Menurut Ode Kirani, warga muslim dari desa Togoliwa, kecamatan Tobelo,
Halmahera, pada 27 Desember 1999, saat warga desa sedang menjalankan ibadah
puasa, tanpa diduga sebelumnya ribuan masa kristen yang berasal dari desa
tetangga (antara lain, Telaga Paca, Tobe, Tomaholu, Yaro, dan lain-lain)
menyerang desa Togoliwa di saat subuh. Akibat serangan mendadak tersebut
ribuan warga muslim di desa tersebut menemui ajal. Kebanyakan dari mereka
terbunuh saat berlindung di masjid. (Ambon, Laskarjihad.or.id 16 03 2001).
Rabu, 29 Desember 1999, di Mesjid Al Ikhlas (Kompleks Pam) tempat
diungsikanya para ibu dan anak-anak, terjadi pembantaian terhadap sekitar 400
(empat ratus) jiwa. Dalam peristiwa ini ratusan bom dan senjata rakitan, juga alat

TRI SUHARDIYANTO E51011044


tajam lainnya telah dipergunakan untuk membumihanguskan rumah-rumah
penduduk dan membunuh serta melukai ratusan penduduk. Menurut penuturan
saksi mata, ada korban yang sempat jatuh dicincang dan dijejerkan kepala mereka
di ruas jalan. Ada juga beberapa wanita yang dibawa ke Desa Tobe (sekitar 9 KM )
_ _ _ _
TUGAS: Tolong ambil seluruh kutipan tentang serangan di Tobelo di atas, lalu tuliskan ulang secara utuh tanpa satu perubahan pun.
_ _ _ _
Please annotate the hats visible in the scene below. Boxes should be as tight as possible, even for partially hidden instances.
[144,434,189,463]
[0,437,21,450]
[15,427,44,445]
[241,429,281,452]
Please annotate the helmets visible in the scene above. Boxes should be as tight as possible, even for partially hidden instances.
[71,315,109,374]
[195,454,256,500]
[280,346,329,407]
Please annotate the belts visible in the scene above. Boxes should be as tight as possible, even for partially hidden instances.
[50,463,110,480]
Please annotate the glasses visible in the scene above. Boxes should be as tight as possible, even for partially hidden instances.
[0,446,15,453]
_ _ _ _
HASIL YANG DIHARAPKAN:
Menurut Ode Kirani, warga muslim dari desa Togoliwa, kecamatan Tobelo,
Halmahera, pada 27 Desember 1999, saat warga desa sedang menjalankan ibadah
puasa, tanpa diduga sebelumnya ribuan masa kristen yang berasal dari desa
tetangga (antara lain, Telaga Paca, Tobe, Tomaholu, Yaro, dan lain-lain)
menyerang desa Togoliwa di saat subuh. Akibat serangan mendadak tersebut
ribuan warga muslim di desa tersebut menemui ajal. Kebanyakan dari mereka
terbunuh saat berlindung di masjid. (Ambon, Laskarjihad.or.id 16 03 2001).
Rabu, 29 Desember 1999, di Mesjid Al Ikhlas (Kompleks Pam) tempat
diungsikanya para ibu dan anak-anak, terjadi pembantaian terhadap sekitar 400
(empat ratus) jiwa. Dalam peristiwa ini ratusan bom dan senjata rakitan, juga alat

TRI SUHARDIYANTO E51011044


tajam lainnya telah dipergunakan untuk membumihanguskan rumah-rumah
penduduk dan membunuh serta melukai ratusan penduduk. Menurut penuturan
saksi mata, ada korban yang sempat jatuh dicincang dan dijejerkan kepala mereka
di ruas jalan. Ada juga beberapa wanita yang dibawa ke Desa Tobe (sekitar 9 KM )